Tâche courte A:
Les affirmations suivantes concordent-elles avec l’extrait sur le changement dans l’enseignement ? Répondez par oui ou non à chacune, en citant les mots décisifs du texte. (i) Selon l’extrait, il faut à la fois résister et proposer. (ii) Françoise Clerc s’est exprimée au colloque d’Éducation et Devenir à Lyon. (iii) Dans d’autres pays, on parlera d’adaptation plutôt que de changement.

Extrait du document:
────────────────────
À commencer par le verbe “changer” qui est devenu bien ambigu tant ce mot est utilisé aujourd’hui pour désigner aussi bien des “contre-réformes ” que de réels progrès. Comme si tous les changements se valaient… C’est pourquoi il nous faut à la fois “résister et proposer”. Car c’est là un des pièges dans lequel les enseignants peuvent tomber : en se battant pour préserver un certain nombre d’acquis et d’avancées, il peuvent paradoxalement passer aux yeux de l’opinion pour des personnes hostiles au “changement”. Et si finalement, comme le pointait Françoise Clerc au colloque d’Éducation et Devenir à Marseille, il y a une semaine, c’était le système qui générerait lui même la résistance au changement et pas forcément les acteurs ? L’esprit de réforme est, somme toute, assez franco-français et générateur d’effet pervers car cela suppose que ce qui était fait avant n’était pas bien. Dans d’autres pays, l’institution est vécue en constante évolution et plutôt que de changement on parlera alors d’adaptation.
────────────────────
Données enregistrées
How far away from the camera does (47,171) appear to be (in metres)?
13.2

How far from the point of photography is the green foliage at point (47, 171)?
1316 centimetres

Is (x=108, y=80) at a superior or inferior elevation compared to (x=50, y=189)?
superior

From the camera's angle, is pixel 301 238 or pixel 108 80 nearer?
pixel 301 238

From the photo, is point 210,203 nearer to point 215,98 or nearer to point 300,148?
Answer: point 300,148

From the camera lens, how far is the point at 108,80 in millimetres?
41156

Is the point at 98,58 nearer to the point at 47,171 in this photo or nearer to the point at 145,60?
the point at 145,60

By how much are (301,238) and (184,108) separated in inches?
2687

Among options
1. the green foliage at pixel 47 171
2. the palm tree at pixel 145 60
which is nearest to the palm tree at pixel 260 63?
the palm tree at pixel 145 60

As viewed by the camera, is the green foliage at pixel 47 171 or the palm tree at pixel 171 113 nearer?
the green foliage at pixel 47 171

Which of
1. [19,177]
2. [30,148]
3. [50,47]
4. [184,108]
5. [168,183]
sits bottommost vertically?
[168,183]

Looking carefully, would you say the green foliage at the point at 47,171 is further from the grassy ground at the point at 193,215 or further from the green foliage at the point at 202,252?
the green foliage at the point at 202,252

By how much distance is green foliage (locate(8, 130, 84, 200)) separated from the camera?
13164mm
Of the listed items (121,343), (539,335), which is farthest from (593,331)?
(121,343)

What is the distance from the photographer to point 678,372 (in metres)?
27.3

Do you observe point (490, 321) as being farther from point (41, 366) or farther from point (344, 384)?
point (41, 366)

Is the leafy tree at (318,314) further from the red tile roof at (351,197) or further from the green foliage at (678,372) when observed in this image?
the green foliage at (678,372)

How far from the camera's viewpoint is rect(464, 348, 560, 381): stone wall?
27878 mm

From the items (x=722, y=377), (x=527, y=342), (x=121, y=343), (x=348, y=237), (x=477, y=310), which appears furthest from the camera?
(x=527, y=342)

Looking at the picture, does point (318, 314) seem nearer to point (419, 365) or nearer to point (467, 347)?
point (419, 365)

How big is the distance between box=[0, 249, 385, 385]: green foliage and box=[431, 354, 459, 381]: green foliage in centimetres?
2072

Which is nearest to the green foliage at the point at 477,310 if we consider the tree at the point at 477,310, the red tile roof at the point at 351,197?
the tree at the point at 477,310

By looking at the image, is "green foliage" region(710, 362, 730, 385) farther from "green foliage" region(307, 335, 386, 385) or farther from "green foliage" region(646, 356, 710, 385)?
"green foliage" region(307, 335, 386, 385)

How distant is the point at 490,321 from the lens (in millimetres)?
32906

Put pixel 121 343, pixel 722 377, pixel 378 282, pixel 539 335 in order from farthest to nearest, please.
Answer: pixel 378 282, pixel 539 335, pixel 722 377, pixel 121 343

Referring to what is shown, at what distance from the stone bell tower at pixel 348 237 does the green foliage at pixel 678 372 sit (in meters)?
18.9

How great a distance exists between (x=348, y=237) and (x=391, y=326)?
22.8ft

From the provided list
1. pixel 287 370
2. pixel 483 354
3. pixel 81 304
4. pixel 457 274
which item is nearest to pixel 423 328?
────────────────────
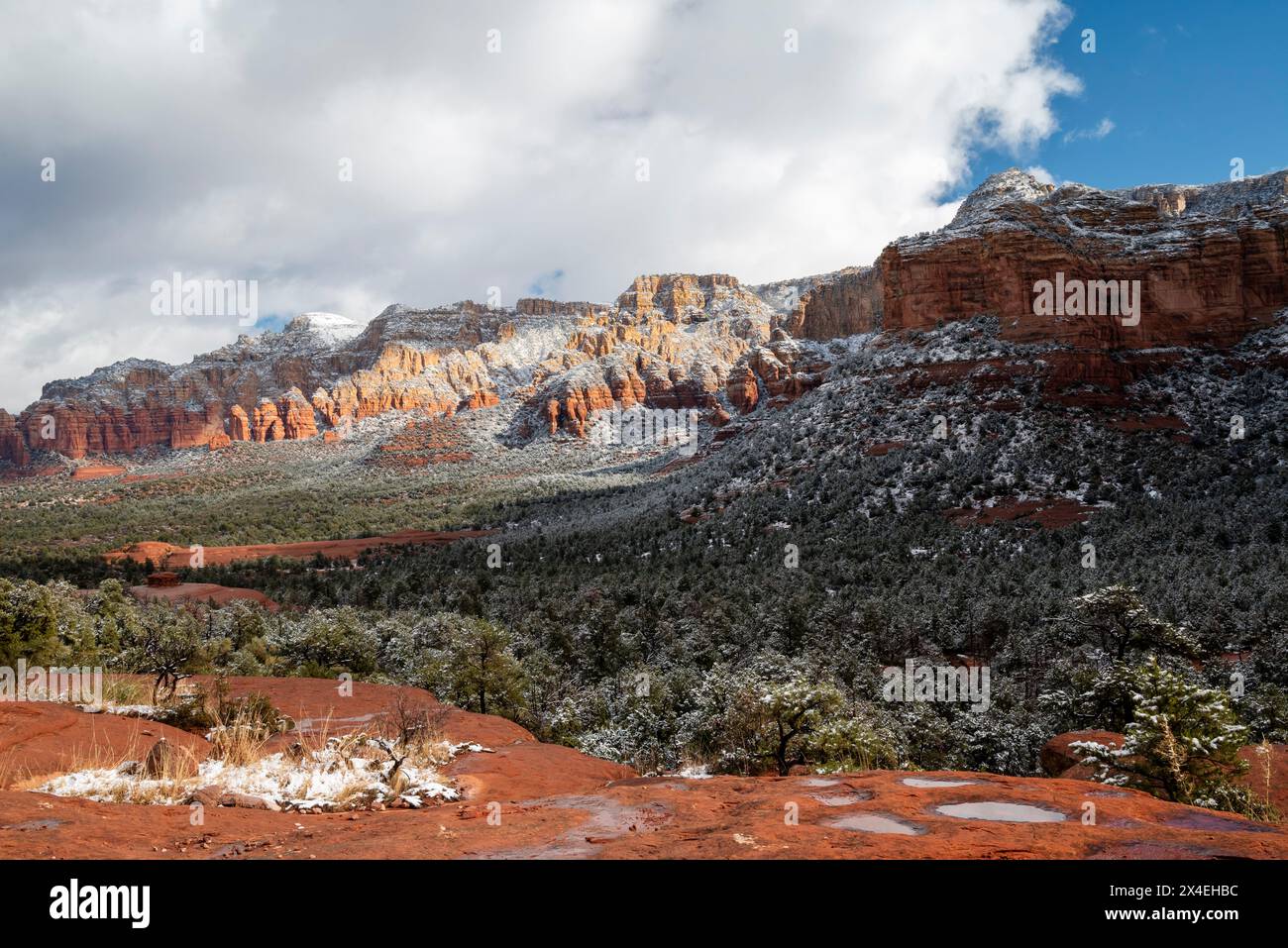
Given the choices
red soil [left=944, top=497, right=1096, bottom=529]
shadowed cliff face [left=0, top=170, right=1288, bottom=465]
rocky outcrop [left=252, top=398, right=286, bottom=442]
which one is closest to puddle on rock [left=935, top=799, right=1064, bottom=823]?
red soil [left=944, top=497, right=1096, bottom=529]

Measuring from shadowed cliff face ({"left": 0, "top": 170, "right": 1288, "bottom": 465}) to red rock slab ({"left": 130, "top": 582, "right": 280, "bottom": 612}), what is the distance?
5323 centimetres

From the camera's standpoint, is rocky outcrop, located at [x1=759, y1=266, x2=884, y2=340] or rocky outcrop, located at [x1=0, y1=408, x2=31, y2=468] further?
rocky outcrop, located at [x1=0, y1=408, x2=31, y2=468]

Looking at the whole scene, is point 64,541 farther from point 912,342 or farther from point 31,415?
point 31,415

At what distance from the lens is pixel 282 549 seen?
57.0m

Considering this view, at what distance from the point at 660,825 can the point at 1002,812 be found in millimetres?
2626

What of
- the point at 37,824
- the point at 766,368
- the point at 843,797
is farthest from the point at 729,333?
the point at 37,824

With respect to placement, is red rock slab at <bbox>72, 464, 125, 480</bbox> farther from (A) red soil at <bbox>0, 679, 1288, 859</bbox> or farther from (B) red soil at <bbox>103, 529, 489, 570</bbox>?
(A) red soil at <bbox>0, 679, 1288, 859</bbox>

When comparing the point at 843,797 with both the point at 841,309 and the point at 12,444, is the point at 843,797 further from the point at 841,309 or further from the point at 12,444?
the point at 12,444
────────────────────
Tâche courte B:
Indiquez combien de lignes des données contiennent la chaîne « items ». Donnez uniquement le nombre.

Solution complète A:
(i) Oui : « il nous faut à la fois “résister et proposer” ».
(ii) Non : « au colloque d’Éducation et Devenir à Marseille ».
(iii) Oui : « plutôt que de changement on parlera alors d’adaptation ».

Solution complète B:
2